When you do maths on a floating point number as an integer, you end up doing two computations at once: you’re messing with both the exponent and the significand. The most significant part of that is of course not the significand.
Looking at just the exponent maths, 0x5f3759df has a floating point exponent value of 190. Shifting the integer representation of the input float to the right by a bit divides the exponent value by two. But the value in that exponent slot is offset by 127. And 127 + 127/2 is… 190.5! So a slightly simplified real maths approximation of what that bit twiddling is doing is simply:
\exp\big(\frac{-\log(x)}{2}\big)
Which… if you look at it closely, you’ll realize is a convoluted way to spell x^{\frac{-1}{2}}… or \frac{1}{\sqrt{x}}!
But of course, that only gets the exponent right (or close).

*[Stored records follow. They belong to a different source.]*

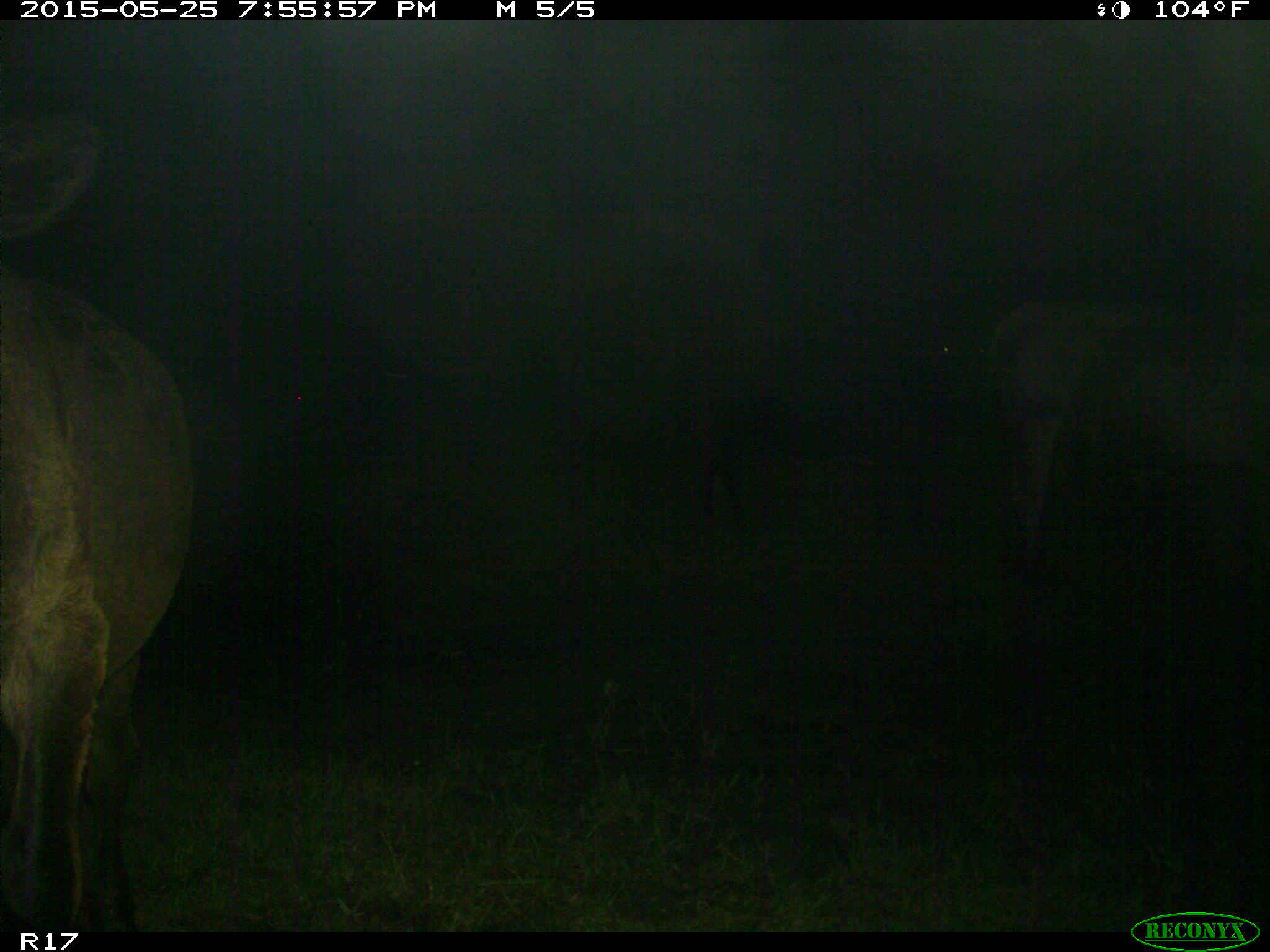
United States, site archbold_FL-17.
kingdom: Animalia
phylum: Chordata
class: Mammalia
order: Artiodactyla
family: Bovidae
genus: Bos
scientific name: Bos taurus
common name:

It’s guaranteed to be within a factor of 2, though, and then the newton step iteratively refines it from there.
So that explains the 0x5f... leading bits. The mantissa part is indeed quite interesting and I wonder if you could do better by bitmasking out the odd exponents.
Anyone who finds that puzzling today is hardly an expert. As @mbauman was faster to show there’s obviously a number around that size which gets the result about right, then it’s just a refinement search to find the optimum when combined with a Newton-Raphson step. Maybe that was a bit trickier in the 90s but today you can just brute force it.